*Your task*
Rewrite the records from the line containing "Observing the image, is" through the end as a JSON list of strings, one string per line, omitting blank lines.

(Data entries)
--- START ---

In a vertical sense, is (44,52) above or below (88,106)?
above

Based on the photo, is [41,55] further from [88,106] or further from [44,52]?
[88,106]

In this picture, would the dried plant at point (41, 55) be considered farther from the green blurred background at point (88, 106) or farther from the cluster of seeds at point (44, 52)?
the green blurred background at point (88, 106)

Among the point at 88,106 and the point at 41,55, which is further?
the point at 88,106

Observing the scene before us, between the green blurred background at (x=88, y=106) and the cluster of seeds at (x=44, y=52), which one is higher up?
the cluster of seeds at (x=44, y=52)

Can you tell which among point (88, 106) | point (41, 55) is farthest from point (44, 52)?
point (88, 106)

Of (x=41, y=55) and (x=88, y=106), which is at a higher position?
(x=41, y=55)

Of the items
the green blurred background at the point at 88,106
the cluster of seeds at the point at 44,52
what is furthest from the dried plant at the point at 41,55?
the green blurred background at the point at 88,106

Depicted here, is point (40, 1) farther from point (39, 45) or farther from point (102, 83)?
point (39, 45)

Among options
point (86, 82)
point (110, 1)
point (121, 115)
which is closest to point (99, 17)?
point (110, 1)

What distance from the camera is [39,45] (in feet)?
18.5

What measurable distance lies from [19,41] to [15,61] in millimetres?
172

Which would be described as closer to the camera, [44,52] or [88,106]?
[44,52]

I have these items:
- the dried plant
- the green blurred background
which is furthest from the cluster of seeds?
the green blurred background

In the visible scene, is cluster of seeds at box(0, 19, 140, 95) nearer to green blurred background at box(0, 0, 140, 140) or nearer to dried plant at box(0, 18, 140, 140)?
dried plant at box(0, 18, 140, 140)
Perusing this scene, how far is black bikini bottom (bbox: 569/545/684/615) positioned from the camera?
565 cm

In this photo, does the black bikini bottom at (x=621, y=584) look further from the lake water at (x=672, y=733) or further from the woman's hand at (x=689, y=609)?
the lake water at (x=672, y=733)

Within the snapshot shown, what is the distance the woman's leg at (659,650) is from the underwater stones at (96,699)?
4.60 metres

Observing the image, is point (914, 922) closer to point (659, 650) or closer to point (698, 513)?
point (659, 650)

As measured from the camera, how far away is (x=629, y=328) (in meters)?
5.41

--- END ---

*Answer*
[
  "Observing the image, is point (914, 922) closer to point (659, 650) or closer to point (698, 513)?",
  "point (659, 650)",
  "As measured from the camera, how far away is (x=629, y=328) (in meters)?",
  "5.41"
]